There was a time when brands turned their noses up at banner advertising.
Poor click-through rates led marketers to believe that consumers simply found banner ads annoying so they switched much of their online budgets to search engine marketing instead.
But have things changed? Is banner advertising now an effective way to reach consumers? Or do banners still annoy people?
Most of us try and ignore the banners on the websites we choose to visit, but do we subconsciously take in their marketing messages?
Many brands now seem to think so and think there is brand building mileage in these now ubiquitous little animations.
Or maybe advertisers have woken up to the fact that the success of a banner ad campaign cannot just be judged on click-thorough rates but on increased brand awareness.
Ironically it is the search engine giants that seem to be backing this resurgence. First Google, then MSN and now Yahoo! have been buying the networks that serve up the ads like they where going out of fashion.
Google started the trend when it bought DoubleClick earlier this year. Most of us thought that, having mopped up most of the worlds search advertising budgets, they were expanding into banner advertising because there was simply nowhere else for them to expand their revenues.
Then Microsoft bought online ad and marketing specialist Aquantive for $6 billion. AOL bought behavioural ad company Tacoda for an undisclosed sum this summer. And WPP bought Real Media for $649 million in July.
Finally, last week saw Yahoo! purchase performance-based behavioural targeting network BlueLithium for $300 million.
This all begs the question, are there any independent ad serving networks left to buy, and if so, why don't I buy shares in one?
BlueLithium records surfers' activity to determine which ads to show them next, then only charge advertisers if the ad leads to a sale.
But I think you'll agree, if you're after a few million quid for your company, 'performance-based behavioural targeting' sounds much better!
Is this just Yahoo! covering its position as the world's second largest online media company in case Google have got it right and brands are about to switch from search to display advertising, or indeed their outdoor display advertising to online?
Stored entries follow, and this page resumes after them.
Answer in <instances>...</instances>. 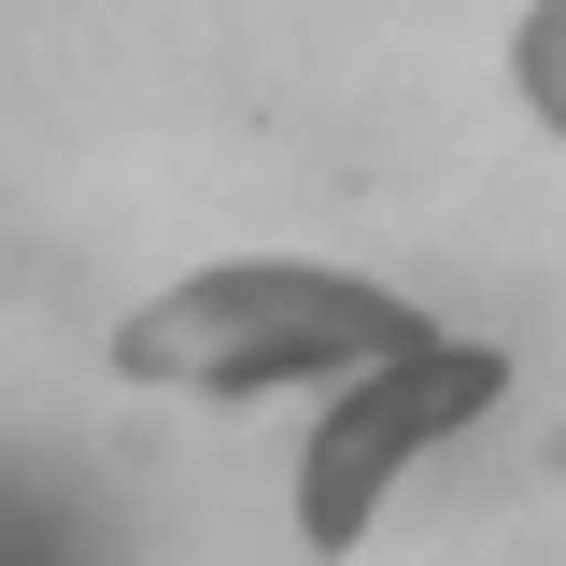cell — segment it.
I'll list each match as a JSON object with an SVG mask.
<instances>
[{
  "label": "cell",
  "mask_w": 566,
  "mask_h": 566,
  "mask_svg": "<svg viewBox=\"0 0 566 566\" xmlns=\"http://www.w3.org/2000/svg\"><path fill=\"white\" fill-rule=\"evenodd\" d=\"M424 312L397 283L354 270H297V255H241V270L170 283L156 312L114 326L128 382H199V397H255V382H312V368H368V354H411Z\"/></svg>",
  "instance_id": "1"
},
{
  "label": "cell",
  "mask_w": 566,
  "mask_h": 566,
  "mask_svg": "<svg viewBox=\"0 0 566 566\" xmlns=\"http://www.w3.org/2000/svg\"><path fill=\"white\" fill-rule=\"evenodd\" d=\"M482 397H510V368H495V354H468V340L368 354V382L326 411L312 468H297V524H312V553H354V538H368V510H382V482L411 468L424 439H453Z\"/></svg>",
  "instance_id": "2"
},
{
  "label": "cell",
  "mask_w": 566,
  "mask_h": 566,
  "mask_svg": "<svg viewBox=\"0 0 566 566\" xmlns=\"http://www.w3.org/2000/svg\"><path fill=\"white\" fill-rule=\"evenodd\" d=\"M510 71H524V99H538V114L566 128V0H538V14H524V43H510Z\"/></svg>",
  "instance_id": "3"
}]
</instances>
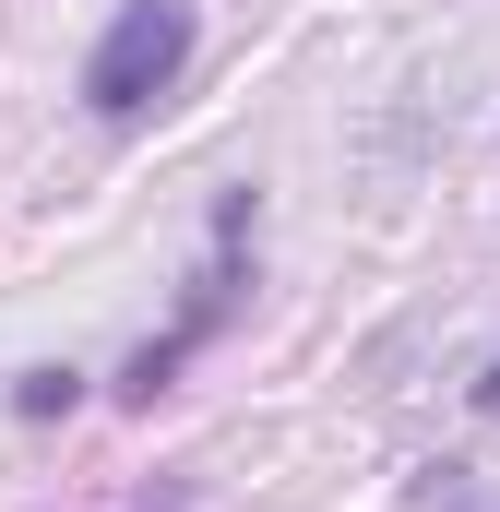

Or is it a fact that increasingly online savvy consumers now accept banner advertising as necessary evil that pays for the free content we enjoy?
It could of course be that banner ad designers have just got better and engage us more than annoy us with distracting gimmicks. Or perhaps they're getting the balance of the two right.
There was a time when the web was regarded as just a response medium for driving registrations, special promotions, free trials and discounts, not a mass medium for creating awareness and building brands.
Google and Yahoo! obviously think that this opinion amongst brand marketers has changed.